The parties began living together in February 1996, initially in a flat in Aberdeen and thereafter, from July 1996, in a mobile home situated on the land.
The couple engaged the services of an architect to design a new home to be built on the land and, having been granted planning permission, building work began in July 1997 and was completed in October that year.
At the time the house was completed the parties had resided together for more than a year and intended to continue to live in their new home together as a family.
The couple subsequently had two children together, born in June 1998 and April 2001 respectively, before marrying in June 2003, and they lived together in the house until January 2008 when they separated.

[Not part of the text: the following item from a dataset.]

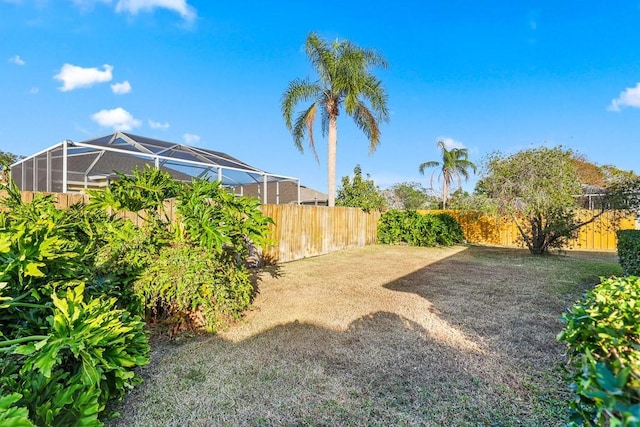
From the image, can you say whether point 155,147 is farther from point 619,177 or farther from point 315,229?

The pursuer respondent commenced proceedings against the appellant in Aberdeen Sheriff Court for divorce and payment of a capital sum, and following a debate the sheriff found that the land on which the house had been built was not matrimonial property, whereas “the building materials that came to represent the physical embodiment of the house” were.
‘House acceded to the land’
Mr Grant appealed against that decision, arguing that the house and the land were not matrimonial property.

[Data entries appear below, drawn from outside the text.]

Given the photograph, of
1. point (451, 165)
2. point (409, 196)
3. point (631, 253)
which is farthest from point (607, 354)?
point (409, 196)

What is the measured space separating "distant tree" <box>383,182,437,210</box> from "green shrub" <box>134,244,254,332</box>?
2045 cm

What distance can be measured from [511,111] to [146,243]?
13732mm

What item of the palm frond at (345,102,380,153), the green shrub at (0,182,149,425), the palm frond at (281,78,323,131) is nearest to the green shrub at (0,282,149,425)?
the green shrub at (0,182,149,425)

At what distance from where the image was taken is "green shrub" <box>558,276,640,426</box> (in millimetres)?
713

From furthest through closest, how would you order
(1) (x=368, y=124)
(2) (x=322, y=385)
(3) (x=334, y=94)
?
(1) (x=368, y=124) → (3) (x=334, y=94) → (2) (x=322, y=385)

The appellant contended that as the land was acquired by the appellant prior to the commencement of the parties’ relationship – and some six years prior to their marriage – it was not matrimonial property.
When the house was built upon the land, the house acceded to the land and the result of accession was that the accessory, namely, the house, became part of the principal, namely, the land.
It was submitted that as the land was not matrimonial property, and as the house became part of the land when it acceded to it, the house was also not matrimonial property.
However, the respondent cross-appealed, arguing that both the land and the house were matrimonial property.
It was accepted that the submissions made by the appellant in relation to the law of accession were uncontroversial, but the respondent maintained that while that provided an answer as to who owned the house built upon the land, it did not determine whether the house and the land were matrimonial property in terms of the 1995 Act.
The respondent submitted that, on a proper interpretation of the 1985 Act, the land and the house were matrimonial property.
Sheriff erred in law
Refusing the appeal and allowing the cross-appeal, the appeal sheriffs agreed that the sheriff had “fallen into error” and remitted the action back to the sheriff court for a proof before answer.
Delivering the opinion of the court, Sheriff Principal Turnbull said: “The first question to address is what, in fact, constitutes the property in question. Only by addressing that question can one then move to the second question which is when was that property acquired.
“The property in question comprises both the house and the land upon which it is erected. It is a single item of property not, as the sheriff determined, property which falls in to two separate classes, namely, the land itself on the one hand; and the constituent elements of the house built upon it on the other. That single item of property belonged to the appellant at the relevant date.
“Moving therefore to the second question, the single item of property in issue can only have been ‘acquired’ as and when the house was completed. The appellant seeks to approach the matter as one of property law. It is not.
“The property was, on the respondent’s averments, acquired by the appellant before the marriage for use by the parties as a family home. The law of accession regulates ownership of the property in question; it does not affect whether or not that property is matrimonial property for the purposes of the 1985 Act.
“The third question is whether the property was acquired for use as a family home… Whether the terms of section 10(4)(b) are satisfied requires factual inquiry which includes evidence of the parties’ intentions. In the unusual factual circumstances of the present case, in our opinion, the pursuer has averred sufficient to warrant inquiry as to whether the disputed property is matrimonial property.”
He added: “In conclusion, if the facts averred by the respondent were to be established after proof, the property comprising the house and the land upon which it is erected is matrimonial property.”